The WEEK Magazine | Luv It | Disagree with It

by JudyAnn Lorenz on June 7, 2010

I love THE WEEK magazine and read some of it almost immediately.  Then, I dig through for weeks till I’ve found all the little pieces that will interest me. Sometimes I re-read favorite items.

I wish this article, which I suspect someone picked up from The ONION, were available online so I could offer you a link, but it wasn’t, so….

NEWS and SCIENCE: Killers on your garden: Earthworms spend their time underground eating dead plant material, recycling nutrients and improving the soil for living plants. Or so scientists thought. A recent study by German biologists hints at more troubling activity. When given a choice of foods to eat in the lab, worms of the common species Lumbricus Terrestris actively sought out and ate living, nitrogen-rich seeds and seedlings — effectively killing the plants.

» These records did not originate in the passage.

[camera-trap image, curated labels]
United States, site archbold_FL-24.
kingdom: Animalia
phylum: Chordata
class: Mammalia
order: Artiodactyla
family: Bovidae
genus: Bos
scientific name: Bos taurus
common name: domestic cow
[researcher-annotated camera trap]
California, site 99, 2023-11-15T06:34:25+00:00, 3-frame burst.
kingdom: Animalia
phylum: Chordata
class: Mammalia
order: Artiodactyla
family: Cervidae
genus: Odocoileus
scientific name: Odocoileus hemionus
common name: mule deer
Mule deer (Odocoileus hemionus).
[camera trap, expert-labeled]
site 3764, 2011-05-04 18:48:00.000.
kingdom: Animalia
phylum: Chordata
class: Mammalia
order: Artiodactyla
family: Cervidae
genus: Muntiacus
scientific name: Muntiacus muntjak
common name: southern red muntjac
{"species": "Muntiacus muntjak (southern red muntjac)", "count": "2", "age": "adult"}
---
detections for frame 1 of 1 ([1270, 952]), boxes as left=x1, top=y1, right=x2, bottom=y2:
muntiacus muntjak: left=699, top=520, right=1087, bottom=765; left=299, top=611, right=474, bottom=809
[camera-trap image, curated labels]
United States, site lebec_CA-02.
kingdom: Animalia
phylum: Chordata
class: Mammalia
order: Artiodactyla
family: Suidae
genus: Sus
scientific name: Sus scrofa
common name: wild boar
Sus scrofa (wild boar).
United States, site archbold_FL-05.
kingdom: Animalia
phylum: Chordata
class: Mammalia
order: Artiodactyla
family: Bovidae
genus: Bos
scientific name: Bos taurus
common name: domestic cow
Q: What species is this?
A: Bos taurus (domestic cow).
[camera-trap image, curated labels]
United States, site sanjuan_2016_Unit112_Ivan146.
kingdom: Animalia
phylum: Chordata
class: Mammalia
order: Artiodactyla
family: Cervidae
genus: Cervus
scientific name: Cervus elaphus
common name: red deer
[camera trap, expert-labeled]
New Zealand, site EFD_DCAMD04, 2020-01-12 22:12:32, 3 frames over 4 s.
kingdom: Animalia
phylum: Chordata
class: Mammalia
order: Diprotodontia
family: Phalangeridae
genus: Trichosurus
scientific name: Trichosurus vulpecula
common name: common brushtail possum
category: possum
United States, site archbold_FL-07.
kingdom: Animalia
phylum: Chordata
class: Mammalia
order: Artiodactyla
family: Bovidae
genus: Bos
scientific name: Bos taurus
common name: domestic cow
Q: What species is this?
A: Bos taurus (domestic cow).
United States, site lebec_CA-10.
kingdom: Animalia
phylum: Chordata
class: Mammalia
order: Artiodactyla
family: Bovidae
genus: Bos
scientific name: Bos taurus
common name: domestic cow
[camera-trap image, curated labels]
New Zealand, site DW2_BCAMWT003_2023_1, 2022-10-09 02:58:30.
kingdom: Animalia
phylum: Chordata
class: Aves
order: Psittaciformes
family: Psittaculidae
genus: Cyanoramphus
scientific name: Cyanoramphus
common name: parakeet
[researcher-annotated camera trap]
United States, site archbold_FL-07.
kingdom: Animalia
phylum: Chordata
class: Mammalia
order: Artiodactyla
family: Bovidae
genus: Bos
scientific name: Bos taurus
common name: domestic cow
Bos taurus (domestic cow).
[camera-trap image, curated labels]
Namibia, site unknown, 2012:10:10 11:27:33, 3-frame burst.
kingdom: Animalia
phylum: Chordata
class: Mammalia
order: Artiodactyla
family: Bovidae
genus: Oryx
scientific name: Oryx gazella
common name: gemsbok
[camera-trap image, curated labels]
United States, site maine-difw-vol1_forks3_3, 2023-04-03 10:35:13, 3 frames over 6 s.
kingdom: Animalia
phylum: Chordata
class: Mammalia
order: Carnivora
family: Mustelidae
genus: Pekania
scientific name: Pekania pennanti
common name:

I did find the article online at News-Pushpi.com — as with THE WEEK, this website claims the article came from the BBC.com which in turn claims NOT RESPONSIBLE.

The entire article that says worms eat plants, etc. is a super-crock. Worms have no teeth; they ‘eat’ microbes from decaying organic material. They don’t know if it is an apple or a leaf. OR care. Well, they seem to like decaying apples, but will do fine on your old coffee grounds and filters. The worm named has been a concern to some fanatic environmentalists because they eat decaying leaves on the forest floor, creating ‘dirt’ (worm poop), but changing the conditions which have been dependent on layers and layers of leaves or needles from trees and shrubs. However, this isn’t killing living plants.

I keep worms in tubs in my basement to compost my kitchen garbage and junk mail (paper is organic). The tomato and cantaloupe seeds are never killed in the bins; they show up in my plants after I top dress them with worm castings still containing tiny seeds.

So don’t take up arms against earthworms when you read this insanity about this activity leading to the extinction of some native plants.

My THE WEEK missed it this time…editors and column planner need to stop reading THE ONION and buying into crocks.